Billy Zane is spitting image of Marlon Brando in 1st look at 'Waltzing with Brando' film: See the photos

Zane stars as the late Oscar winner in "Waltzing with Brando."

October 31, 2024, 12:56 PM

Billy Zane is picture-perfect as Marlon Brando in the first look at the upcoming film "Waltzing with Brando."

Images from the Bill Fishman-directed film show Zane -- best known for his role in 1997's "Titanic" -- as a dead ringer for Brando during the era of his 1972 films "The Godfather" and "Last Tango in Paris."

Brando famously won the Oscar for playing Vito Corleone, the crime boss patriarch of "The Godfather," but declined the award.

Marlon Brando in 1972 film, "The Godfather," left, and Billy Zane portraying Brando in the upcoming film "Waltzing with Brando."
Paramount Pictures/YouTube and Torino Film Festival

He also earned an Oscar nomination for "Last Tango in Paris," in which he co-starred alongside Maria Schneider.

Marlon Brando on the set of "Last Tango in Paris," left, and Billy Zane in the upcoming film "Waltzing with Brando."
AP/Torino Film Festival

The synopsis for the "Waltzing with Brando," which takes place between 1969 and 1974, notes that it's "the little-known but absolutely true story of how Marlon Brando convinced the architect Bernard 'Bernie' Judge that, together, they could build the first ecologically perfect retreat on one of Tahiti's tiny, uninhabited islands."

"Brando believed that this great ecological experiment would inspire the world to create a better and more sustainable future," the synopsis continues. "Thus, Bernie, the practical problem solver, and Brando, the temperamental dreamer, begin an incredible adventure and, along the way, become improbable friends. But will this dream ever come true?"
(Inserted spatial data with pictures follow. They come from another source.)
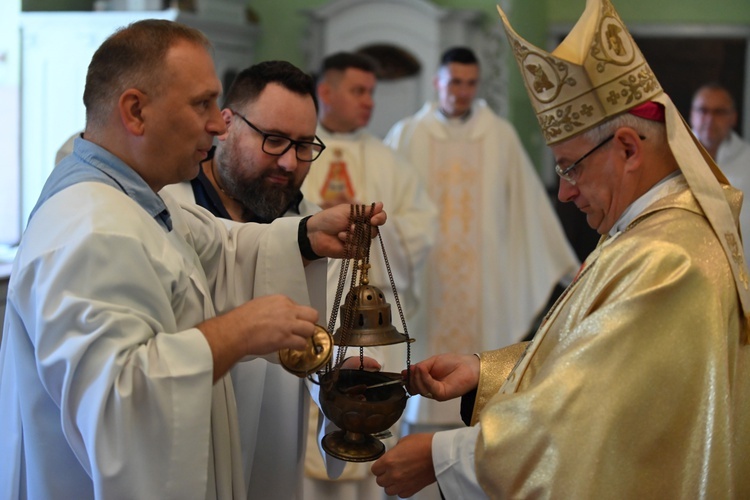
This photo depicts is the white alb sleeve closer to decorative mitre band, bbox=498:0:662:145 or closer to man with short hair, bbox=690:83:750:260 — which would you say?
decorative mitre band, bbox=498:0:662:145

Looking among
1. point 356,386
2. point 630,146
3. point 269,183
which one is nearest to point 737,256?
point 630,146

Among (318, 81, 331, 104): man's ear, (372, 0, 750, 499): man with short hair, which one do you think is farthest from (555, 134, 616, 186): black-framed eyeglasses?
(318, 81, 331, 104): man's ear

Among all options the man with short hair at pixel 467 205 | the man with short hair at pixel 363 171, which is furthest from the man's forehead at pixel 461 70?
the man with short hair at pixel 363 171

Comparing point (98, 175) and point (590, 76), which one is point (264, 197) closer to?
point (98, 175)

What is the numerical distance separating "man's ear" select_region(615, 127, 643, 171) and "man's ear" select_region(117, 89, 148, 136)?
1.09 metres

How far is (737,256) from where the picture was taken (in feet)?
7.26

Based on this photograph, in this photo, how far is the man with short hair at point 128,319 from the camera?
194 centimetres

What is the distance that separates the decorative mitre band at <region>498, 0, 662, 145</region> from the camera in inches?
91.6

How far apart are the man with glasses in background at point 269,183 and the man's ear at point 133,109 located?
0.93 m

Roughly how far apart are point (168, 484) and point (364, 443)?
554mm

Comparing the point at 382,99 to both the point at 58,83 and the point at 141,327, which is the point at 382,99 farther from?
the point at 141,327

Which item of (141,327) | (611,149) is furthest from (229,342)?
(611,149)

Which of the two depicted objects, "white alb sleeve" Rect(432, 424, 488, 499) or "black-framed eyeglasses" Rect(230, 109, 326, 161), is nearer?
"white alb sleeve" Rect(432, 424, 488, 499)

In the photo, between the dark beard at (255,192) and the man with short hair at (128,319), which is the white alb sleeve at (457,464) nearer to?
the man with short hair at (128,319)
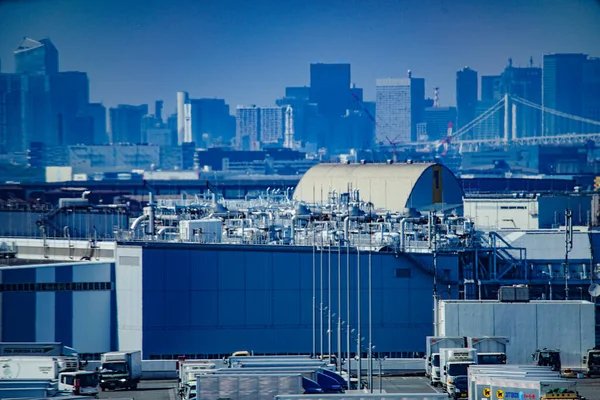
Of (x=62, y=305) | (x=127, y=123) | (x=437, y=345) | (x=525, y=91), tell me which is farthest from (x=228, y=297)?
(x=127, y=123)

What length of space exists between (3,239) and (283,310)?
8.23 meters

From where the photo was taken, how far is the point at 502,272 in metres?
24.6

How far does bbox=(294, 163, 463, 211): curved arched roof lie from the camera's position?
4153cm

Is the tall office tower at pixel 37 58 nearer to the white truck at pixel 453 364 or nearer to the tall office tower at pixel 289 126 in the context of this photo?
the tall office tower at pixel 289 126

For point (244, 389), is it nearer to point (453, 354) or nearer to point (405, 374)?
point (453, 354)

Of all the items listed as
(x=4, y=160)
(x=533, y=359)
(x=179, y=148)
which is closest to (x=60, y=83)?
(x=179, y=148)

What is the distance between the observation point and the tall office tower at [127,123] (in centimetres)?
15100

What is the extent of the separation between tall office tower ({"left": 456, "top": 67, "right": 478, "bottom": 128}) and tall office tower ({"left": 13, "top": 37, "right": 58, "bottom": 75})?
3728 centimetres

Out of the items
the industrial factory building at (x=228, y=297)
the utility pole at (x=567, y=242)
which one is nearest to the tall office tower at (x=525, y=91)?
the utility pole at (x=567, y=242)

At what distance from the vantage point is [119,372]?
1838 cm

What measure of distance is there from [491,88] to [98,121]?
3628 centimetres

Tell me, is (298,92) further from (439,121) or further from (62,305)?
(62,305)

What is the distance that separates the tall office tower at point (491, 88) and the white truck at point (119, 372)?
13542 cm

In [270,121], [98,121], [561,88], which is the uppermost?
[561,88]
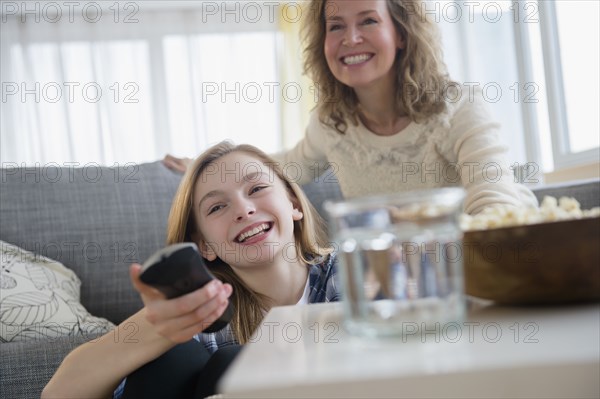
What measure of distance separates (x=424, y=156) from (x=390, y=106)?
186 millimetres

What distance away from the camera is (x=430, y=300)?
513 millimetres

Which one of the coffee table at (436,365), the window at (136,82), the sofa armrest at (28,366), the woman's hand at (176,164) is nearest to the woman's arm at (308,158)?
the woman's hand at (176,164)

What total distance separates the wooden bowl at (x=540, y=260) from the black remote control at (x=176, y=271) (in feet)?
0.79

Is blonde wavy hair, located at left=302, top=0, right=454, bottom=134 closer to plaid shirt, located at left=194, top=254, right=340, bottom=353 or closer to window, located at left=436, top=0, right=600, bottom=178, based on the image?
plaid shirt, located at left=194, top=254, right=340, bottom=353

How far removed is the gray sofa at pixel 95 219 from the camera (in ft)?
6.43

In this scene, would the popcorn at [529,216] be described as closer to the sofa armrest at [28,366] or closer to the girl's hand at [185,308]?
the girl's hand at [185,308]

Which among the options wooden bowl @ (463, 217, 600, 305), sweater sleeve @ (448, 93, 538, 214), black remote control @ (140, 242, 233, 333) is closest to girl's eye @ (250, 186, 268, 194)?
sweater sleeve @ (448, 93, 538, 214)

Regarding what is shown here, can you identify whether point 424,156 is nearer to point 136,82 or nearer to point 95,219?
point 95,219

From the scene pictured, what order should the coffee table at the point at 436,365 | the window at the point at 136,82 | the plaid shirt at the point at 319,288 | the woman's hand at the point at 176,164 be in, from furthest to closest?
the window at the point at 136,82 < the woman's hand at the point at 176,164 < the plaid shirt at the point at 319,288 < the coffee table at the point at 436,365

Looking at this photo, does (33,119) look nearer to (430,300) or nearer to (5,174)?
(5,174)

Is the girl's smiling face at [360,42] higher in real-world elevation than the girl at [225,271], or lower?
higher

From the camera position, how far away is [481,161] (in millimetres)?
1578

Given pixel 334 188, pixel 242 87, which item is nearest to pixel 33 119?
pixel 242 87

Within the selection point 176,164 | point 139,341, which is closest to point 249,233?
point 139,341
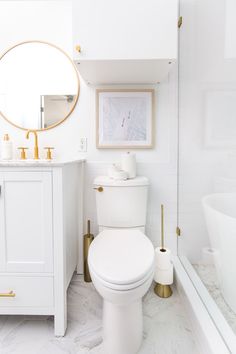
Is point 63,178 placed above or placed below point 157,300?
above

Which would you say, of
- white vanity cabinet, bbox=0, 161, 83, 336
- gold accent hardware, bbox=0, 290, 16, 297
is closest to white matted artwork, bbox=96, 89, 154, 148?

"Waltzing with Brando," based on Judge's 2011 book "Waltzing with Brando: Planning a Paradise in Tahiti," will make its world premiere as the closing film for the 2024 Torino Film Festival on Nov. 30.

The 42nd annual film festival will also feature a major retrospective on Brando to mark the 100th anniversary of his birth.

Brando, who did win -- and accept -- an Academy Award for 1954's "On the Waterfront," died at the age of 80 in 2004.